August 28, 2005

WWJA? – WHOM WOULD JESUS ASSASSINATE (8/29/05)

Considering that Pat Robertson’s apology for his malevolent words was significantly less enthusiastic than his call for Hugo Chavez’s assassination, I wonder if I might still find an aftermarket that would attract his hardest-core devotees.

Well-intentioned Christians wear the WWJD (“What Would Jesus Do?”) insignia almost everywhere. Pastor Robertson, with mass media at his disposal, now raises an even more vexing question for his adherents’ wrists and keychains: WWJA? “Whom Would Jesus Assassinate?”

The question at its essence is not comic relief. Does everyone who speaks in the name of God really speak in the name of God? Or, is the name of God a benign rubber stamp to validate maniacal agendas already plotted and set in motion by men bereft of God-consciousness?

Islamists randomly murder innocents without batting an eyelash, because Allah told them to. Hitler announced “Gott bei uns!” (“God is with us!”) as though he and the Almighty had chatted about it over a stein of lager. Rabbi Kahane was certain that God wanted him to cart the Palestinians off to the desert. Without imputing the same motives to them, President Bush and his inner circle have nonetheless been just a tad too loose at framing the mess in Iraq in the rhetoric of a Holy War.

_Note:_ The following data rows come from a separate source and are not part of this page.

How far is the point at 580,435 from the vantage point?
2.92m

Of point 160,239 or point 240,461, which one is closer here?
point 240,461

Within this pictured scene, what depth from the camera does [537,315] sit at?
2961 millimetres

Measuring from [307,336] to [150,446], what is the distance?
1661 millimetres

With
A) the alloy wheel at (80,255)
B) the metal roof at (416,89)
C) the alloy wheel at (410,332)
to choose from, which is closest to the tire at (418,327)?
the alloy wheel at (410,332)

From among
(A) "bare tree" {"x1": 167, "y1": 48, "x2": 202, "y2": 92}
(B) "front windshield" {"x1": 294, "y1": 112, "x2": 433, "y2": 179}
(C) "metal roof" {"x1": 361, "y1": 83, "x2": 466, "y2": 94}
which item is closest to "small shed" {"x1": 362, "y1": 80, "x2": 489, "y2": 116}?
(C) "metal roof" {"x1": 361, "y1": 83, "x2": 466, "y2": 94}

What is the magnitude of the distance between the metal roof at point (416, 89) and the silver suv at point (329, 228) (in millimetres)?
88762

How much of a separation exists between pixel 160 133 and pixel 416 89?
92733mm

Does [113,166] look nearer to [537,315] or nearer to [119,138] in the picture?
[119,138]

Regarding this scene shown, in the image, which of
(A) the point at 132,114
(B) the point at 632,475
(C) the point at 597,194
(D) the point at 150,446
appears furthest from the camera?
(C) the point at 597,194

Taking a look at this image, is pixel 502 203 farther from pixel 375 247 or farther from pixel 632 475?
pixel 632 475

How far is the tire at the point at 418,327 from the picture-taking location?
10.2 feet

I plead ignorance to the finer points of the Christian Testament. But, this I do know: The answer to “Whom Would Jesus Assassinate?” is “absolutely no one.”
Jesus preached peaceful resolution of conflicts. He abhorred anger, murder and political intrigue. He was forgiving to a fault. Hypocrisy took Jesus to the outer limits of tolerance, but after a few strident words or a parable spoken in love, chastisement could never be confused with vengeance. The Pharisees and Priests – whoever, in fact or fiction, they might have been – used every cruelty to anger him, but he would never capitulate. The only time that he really lost it was with the moneychangers in the Temple courts . . . hmmm . . . Jewish merchants trying to gouge Jewish customers.

Whatever one can say about Christianity, no one in his wildest imagination can conceive of Jesus as a hit-man or shadowy operative. Remember that it took three centuries for Constantine to figure out that if you hold a cross horizontally, it looks a lot like a sword.

Whom Would Jesus Assassinate? Not a soul. That would be an issue between the sinner and God the Father, not Pat, God’s snotty kid. What Would Jesus Do? He probably would be enraged. That business in the Temple courts was a tea party compared to intimating that political assassination comes with his and God’s blessings.

Men who have set themselves up as God’s camera-hungry spokespeople not only raise abstract theological problems. They play with the minds of the most credulous among us, the ones who blindly accept dogma and imprecations, and retain allegiance to preacher and preachments despite their obvious ill-will. Hence, a Robertson or Falwell who speaks with God’s authority is well more to be feared than the mule train of “Christian conservative” talk show hosts.

Did you actually hear, as I did, Pat sentence Chavez to death by an assassin’s bullet? He sat there preening in the intimation of Divine authority that intoxicates media-ordained men of God, but did not once mention God’s name. It reminded me of a sermon about Israel that I delivered early in my career. At the end, a congregant chastised me: “If I wanted a current events update, I would go read the Jerusalem Post. When I come to synagogue, I want to hear what God has to say.”

Did the question “WWJA?” ever cross his conscience before Pat invoked assassination in the name of his Christian ministry? Rabbis and imams may substitute the names of their own saints in the equation. You kind of wonder where it will all end, but I sure hope it isn’t before I dump off 10,000 bracelets in my basement. Hmmm . . . perhaps an ad campaign for Walla Walla Juicy Apples?